▶ EXERCISE:
When the line with "[camera-trap image, curated labels]" appears below, start repeating lines exactly, and keep going through the line with "common name: gray fox"; add nothing outside that span.

-------- EXCERPTED RECORDS

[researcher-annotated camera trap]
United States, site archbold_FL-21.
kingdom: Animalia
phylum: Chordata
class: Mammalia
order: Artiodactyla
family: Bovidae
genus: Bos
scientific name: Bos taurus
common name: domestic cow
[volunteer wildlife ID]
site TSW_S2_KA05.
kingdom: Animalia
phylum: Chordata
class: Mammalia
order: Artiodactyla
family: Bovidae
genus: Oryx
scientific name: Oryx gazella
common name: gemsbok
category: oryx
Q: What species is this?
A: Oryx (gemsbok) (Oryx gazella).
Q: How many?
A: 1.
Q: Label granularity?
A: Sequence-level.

----------------
-------- EXCERPTED RECORDS

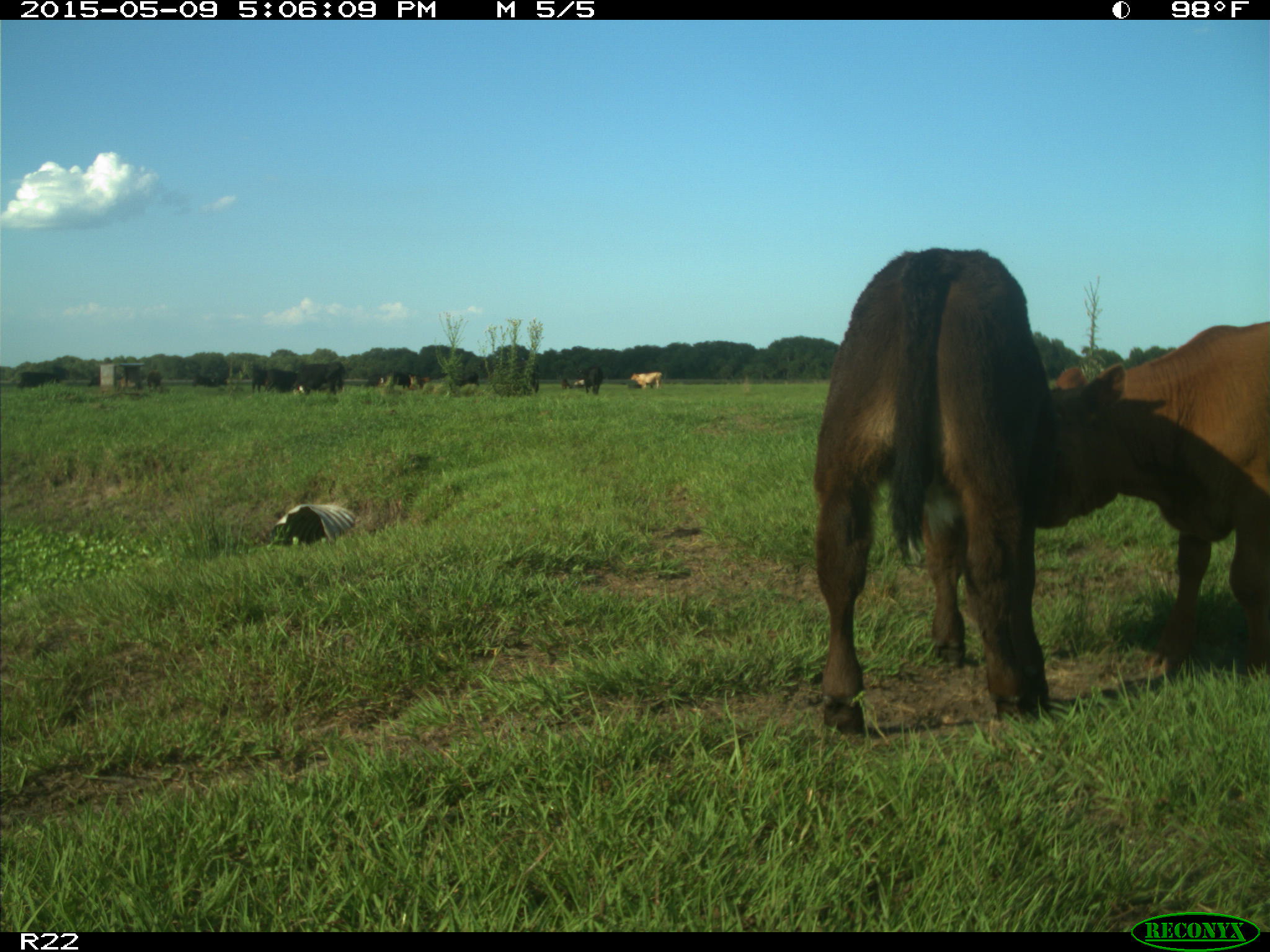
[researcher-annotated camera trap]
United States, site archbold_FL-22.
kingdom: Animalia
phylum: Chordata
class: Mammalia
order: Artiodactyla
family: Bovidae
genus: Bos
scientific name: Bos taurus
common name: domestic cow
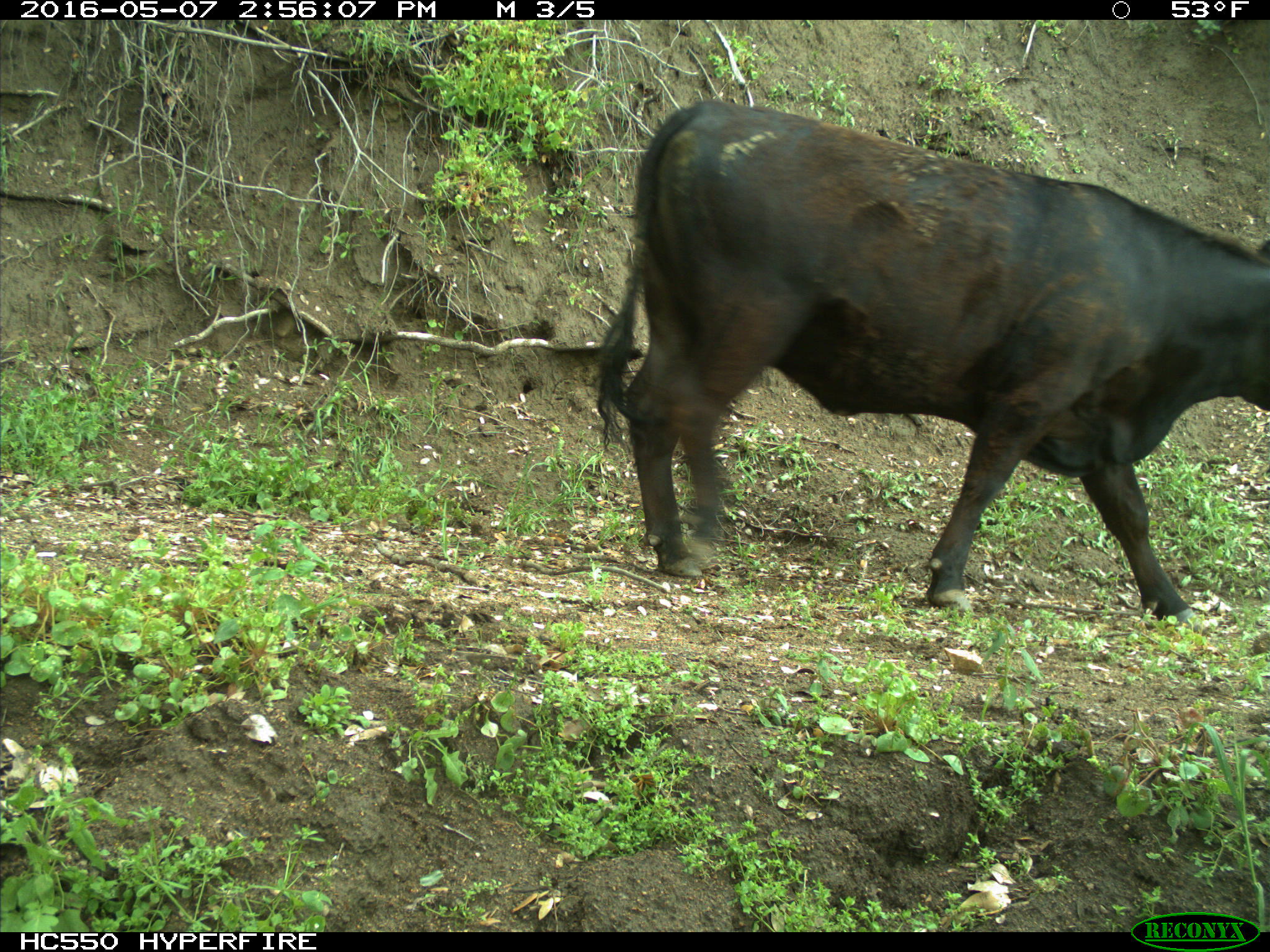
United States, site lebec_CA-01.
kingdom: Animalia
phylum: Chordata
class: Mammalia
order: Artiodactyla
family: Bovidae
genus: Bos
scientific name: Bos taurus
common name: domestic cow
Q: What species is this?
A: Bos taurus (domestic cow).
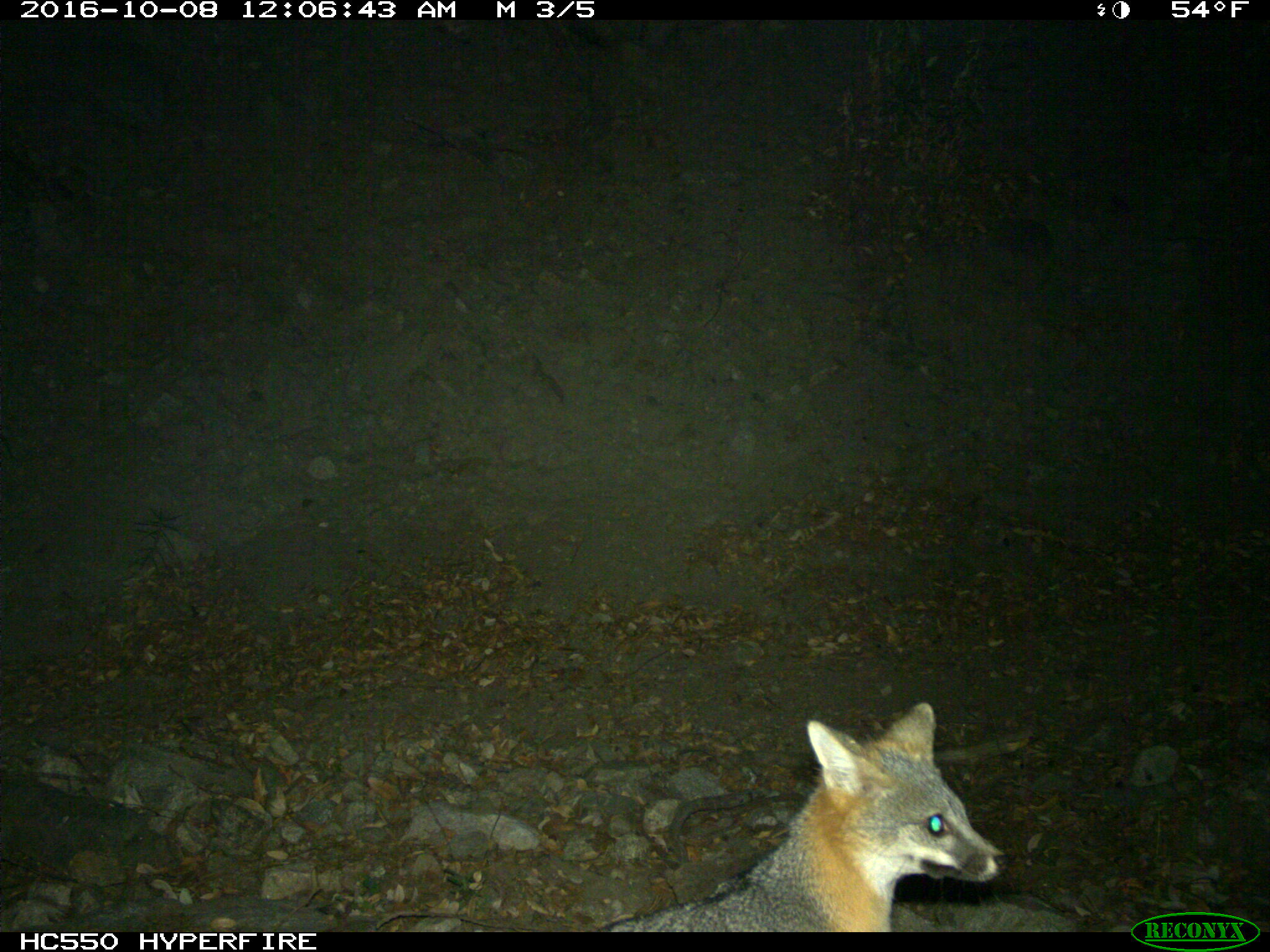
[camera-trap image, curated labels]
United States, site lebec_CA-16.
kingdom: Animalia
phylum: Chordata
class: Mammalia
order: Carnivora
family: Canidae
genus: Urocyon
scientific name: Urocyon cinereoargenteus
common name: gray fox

----------------

▶ TASK RESULT:
[camera-trap image, curated labels]
United States, site lebec_CA-16.
kingdom: Animalia
phylum: Chordata
class: Mammalia
order: Carnivora
family: Canidae
genus: Urocyon
scientific name: Urocyon cinereoargenteus
common name: gray fox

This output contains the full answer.